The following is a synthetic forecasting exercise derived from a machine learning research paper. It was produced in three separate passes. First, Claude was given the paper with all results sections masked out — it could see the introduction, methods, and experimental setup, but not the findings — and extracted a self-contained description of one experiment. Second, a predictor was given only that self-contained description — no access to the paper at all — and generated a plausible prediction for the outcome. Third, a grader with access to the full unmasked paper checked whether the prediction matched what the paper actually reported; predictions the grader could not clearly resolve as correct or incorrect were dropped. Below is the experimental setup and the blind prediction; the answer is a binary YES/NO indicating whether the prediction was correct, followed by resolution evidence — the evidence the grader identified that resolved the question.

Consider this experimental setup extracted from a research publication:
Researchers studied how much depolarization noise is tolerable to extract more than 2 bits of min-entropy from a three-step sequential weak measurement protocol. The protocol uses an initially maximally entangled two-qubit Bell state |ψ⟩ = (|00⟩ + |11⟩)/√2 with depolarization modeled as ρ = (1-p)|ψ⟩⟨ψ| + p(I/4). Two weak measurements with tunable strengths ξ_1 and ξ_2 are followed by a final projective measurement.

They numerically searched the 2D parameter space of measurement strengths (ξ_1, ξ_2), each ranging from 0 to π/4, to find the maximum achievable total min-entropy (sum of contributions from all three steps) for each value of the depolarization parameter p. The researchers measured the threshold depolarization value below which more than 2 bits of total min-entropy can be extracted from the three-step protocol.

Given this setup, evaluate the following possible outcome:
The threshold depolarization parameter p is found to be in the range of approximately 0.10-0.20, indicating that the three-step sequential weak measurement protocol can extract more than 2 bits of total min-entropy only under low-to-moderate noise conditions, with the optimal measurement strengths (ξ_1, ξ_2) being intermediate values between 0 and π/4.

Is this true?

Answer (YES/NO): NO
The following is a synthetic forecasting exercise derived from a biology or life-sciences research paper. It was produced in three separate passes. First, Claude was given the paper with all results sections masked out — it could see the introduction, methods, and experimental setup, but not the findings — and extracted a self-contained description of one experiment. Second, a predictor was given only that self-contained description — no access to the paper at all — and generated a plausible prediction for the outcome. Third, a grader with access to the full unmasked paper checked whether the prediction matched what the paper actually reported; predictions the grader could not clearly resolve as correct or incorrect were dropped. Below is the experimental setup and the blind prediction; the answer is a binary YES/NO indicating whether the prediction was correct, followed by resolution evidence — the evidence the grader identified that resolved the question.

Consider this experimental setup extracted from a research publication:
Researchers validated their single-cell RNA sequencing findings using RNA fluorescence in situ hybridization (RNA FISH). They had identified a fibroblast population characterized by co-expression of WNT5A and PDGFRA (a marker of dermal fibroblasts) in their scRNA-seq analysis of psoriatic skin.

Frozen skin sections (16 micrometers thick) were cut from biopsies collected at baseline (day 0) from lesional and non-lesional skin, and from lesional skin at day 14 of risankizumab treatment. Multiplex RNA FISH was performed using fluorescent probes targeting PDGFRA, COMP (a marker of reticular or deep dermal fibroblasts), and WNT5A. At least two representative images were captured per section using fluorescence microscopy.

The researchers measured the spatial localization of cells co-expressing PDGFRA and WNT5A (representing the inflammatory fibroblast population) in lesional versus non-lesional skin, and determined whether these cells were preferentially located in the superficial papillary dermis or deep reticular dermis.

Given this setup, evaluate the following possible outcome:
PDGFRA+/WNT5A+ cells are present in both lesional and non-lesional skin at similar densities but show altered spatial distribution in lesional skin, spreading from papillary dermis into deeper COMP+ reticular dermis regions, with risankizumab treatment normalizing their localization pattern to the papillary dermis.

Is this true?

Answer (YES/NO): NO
##############################
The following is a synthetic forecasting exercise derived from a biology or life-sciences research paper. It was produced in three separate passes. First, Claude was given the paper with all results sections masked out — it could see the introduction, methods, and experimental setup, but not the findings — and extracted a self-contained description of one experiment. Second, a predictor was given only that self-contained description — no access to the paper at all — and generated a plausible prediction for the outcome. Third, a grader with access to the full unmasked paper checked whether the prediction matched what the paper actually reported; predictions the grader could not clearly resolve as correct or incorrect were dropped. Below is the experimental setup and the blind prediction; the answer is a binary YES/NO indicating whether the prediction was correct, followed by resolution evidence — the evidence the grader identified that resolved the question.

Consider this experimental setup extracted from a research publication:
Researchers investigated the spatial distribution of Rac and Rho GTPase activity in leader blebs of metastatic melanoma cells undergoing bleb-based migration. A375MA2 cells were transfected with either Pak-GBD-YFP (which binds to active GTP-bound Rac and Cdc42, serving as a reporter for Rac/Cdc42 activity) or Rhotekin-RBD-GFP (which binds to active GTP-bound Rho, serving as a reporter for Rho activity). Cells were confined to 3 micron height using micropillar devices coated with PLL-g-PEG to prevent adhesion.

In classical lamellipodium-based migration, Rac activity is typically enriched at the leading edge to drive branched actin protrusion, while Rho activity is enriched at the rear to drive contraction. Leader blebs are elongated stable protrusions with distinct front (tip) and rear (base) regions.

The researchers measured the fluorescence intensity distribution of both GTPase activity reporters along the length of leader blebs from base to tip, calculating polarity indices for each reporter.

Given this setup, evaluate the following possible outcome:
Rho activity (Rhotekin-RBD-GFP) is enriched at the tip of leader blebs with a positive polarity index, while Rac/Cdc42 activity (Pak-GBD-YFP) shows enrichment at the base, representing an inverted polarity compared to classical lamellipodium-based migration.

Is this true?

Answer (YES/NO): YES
##############################
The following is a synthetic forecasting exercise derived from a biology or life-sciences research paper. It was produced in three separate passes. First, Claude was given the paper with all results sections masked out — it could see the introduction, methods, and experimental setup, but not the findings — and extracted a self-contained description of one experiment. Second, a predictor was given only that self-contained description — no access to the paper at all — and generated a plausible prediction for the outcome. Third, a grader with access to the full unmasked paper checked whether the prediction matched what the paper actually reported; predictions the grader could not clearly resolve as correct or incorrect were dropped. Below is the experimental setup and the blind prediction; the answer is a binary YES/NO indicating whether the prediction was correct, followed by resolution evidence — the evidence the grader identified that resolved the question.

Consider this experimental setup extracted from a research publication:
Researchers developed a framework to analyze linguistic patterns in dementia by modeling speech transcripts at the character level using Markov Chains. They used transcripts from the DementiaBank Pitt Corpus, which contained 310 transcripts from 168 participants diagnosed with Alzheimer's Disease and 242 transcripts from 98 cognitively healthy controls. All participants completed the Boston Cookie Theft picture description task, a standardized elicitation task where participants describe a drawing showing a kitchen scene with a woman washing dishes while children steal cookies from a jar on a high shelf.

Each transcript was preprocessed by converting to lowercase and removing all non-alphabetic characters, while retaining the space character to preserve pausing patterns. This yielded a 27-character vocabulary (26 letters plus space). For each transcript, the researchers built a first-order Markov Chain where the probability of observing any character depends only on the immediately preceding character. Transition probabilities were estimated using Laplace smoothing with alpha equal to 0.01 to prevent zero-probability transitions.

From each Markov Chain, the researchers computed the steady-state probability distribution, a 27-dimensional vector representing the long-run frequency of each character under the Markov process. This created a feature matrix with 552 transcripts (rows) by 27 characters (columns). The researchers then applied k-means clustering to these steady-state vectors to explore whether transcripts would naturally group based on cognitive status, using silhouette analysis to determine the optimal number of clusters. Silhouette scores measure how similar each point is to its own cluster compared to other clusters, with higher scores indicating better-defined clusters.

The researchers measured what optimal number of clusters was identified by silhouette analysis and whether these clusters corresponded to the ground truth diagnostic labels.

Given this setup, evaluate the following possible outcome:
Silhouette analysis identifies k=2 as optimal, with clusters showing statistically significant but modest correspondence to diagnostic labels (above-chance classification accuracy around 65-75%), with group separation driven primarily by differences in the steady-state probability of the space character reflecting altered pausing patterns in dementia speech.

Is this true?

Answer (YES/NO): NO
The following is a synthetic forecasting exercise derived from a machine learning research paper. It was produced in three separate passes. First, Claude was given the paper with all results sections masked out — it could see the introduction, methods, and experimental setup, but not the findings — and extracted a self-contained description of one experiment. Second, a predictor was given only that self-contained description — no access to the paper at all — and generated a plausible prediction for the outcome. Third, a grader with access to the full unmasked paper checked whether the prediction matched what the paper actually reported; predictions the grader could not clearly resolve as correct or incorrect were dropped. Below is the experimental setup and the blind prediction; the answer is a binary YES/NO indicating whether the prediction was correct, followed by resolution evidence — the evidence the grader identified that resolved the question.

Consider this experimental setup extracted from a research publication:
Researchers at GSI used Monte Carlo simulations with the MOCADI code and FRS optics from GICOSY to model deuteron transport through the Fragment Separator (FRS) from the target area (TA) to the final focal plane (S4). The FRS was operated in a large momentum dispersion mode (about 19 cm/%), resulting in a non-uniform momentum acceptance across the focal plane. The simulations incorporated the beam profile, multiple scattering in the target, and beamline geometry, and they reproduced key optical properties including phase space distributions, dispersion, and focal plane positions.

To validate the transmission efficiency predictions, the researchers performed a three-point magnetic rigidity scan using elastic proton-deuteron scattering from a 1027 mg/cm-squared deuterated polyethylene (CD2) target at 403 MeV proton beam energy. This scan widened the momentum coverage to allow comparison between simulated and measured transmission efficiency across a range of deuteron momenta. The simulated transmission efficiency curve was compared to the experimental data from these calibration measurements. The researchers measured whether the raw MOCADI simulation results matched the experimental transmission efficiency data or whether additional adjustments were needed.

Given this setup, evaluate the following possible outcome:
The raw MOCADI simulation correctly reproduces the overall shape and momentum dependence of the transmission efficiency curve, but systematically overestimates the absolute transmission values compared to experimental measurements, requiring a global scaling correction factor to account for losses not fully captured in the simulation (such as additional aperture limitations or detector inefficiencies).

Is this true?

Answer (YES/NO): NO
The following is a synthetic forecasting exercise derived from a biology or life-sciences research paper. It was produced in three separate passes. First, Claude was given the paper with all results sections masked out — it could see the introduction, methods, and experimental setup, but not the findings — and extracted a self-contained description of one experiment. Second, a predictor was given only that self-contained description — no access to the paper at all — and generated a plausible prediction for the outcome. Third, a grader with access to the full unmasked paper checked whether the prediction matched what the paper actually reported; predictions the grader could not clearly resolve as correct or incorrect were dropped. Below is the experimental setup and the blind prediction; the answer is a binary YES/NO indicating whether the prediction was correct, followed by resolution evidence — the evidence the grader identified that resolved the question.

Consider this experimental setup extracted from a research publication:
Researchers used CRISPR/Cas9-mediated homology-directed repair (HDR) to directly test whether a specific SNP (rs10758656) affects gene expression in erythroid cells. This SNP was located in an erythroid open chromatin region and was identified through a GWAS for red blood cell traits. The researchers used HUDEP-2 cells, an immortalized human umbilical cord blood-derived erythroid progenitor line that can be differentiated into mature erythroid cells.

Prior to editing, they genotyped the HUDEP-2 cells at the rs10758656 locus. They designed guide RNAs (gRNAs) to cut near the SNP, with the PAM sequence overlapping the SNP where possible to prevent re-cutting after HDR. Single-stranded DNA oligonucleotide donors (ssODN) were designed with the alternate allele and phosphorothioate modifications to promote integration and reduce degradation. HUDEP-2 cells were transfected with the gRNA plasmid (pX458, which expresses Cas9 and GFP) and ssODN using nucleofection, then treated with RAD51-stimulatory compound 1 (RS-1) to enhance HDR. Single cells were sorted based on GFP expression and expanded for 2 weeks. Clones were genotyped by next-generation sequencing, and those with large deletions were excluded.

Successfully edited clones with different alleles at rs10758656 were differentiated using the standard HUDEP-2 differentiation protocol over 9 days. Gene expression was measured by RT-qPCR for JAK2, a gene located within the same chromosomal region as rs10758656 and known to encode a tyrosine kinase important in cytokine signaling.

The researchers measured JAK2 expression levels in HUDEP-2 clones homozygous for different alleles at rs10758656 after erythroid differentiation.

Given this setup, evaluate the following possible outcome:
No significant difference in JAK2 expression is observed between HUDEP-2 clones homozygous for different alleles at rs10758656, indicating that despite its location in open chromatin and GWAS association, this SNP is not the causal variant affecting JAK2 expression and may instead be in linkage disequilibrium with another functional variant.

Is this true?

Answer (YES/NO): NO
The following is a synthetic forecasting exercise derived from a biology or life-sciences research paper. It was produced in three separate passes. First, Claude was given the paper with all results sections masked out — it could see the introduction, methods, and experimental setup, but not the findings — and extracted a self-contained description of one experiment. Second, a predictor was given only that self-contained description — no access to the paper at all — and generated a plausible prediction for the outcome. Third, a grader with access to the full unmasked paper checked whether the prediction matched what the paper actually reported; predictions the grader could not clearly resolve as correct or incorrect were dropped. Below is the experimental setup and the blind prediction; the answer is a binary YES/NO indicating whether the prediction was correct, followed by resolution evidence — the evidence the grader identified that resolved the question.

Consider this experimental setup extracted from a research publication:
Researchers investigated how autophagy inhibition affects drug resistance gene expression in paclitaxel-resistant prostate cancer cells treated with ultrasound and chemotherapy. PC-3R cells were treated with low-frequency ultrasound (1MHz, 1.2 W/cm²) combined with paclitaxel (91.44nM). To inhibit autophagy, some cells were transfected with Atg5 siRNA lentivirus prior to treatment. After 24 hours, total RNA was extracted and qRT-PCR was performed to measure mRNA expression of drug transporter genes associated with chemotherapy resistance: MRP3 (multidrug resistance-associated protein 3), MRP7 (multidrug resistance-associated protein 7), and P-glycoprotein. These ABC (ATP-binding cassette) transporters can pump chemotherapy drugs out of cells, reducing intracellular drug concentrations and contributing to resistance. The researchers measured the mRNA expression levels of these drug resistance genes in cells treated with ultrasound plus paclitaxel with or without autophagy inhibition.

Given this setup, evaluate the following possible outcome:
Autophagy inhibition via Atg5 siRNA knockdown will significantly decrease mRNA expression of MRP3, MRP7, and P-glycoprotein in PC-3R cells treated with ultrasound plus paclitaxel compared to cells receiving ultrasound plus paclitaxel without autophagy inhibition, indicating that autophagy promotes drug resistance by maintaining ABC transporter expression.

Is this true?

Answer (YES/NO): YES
##############################
* PROBLEM TO SOLVE *
The expected result is every line above containing the string "GTPase".

* EXERCISE RESPONSE *
Researchers investigated the spatial distribution of Rac and Rho GTPase activity in leader blebs of metastatic melanoma cells undergoing bleb-based migration. A375MA2 cells were transfected with either Pak-GBD-YFP (which binds to active GTP-bound Rac and Cdc42, serving as a reporter for Rac/Cdc42 activity) or Rhotekin-RBD-GFP (which binds to active GTP-bound Rho, serving as a reporter for Rho activity). Cells were confined to 3 micron height using micropillar devices coated with PLL-g-PEG to prevent adhesion.
The researchers measured the fluorescence intensity distribution of both GTPase activity reporters along the length of leader blebs from base to tip, calculating polarity indices for each reporter.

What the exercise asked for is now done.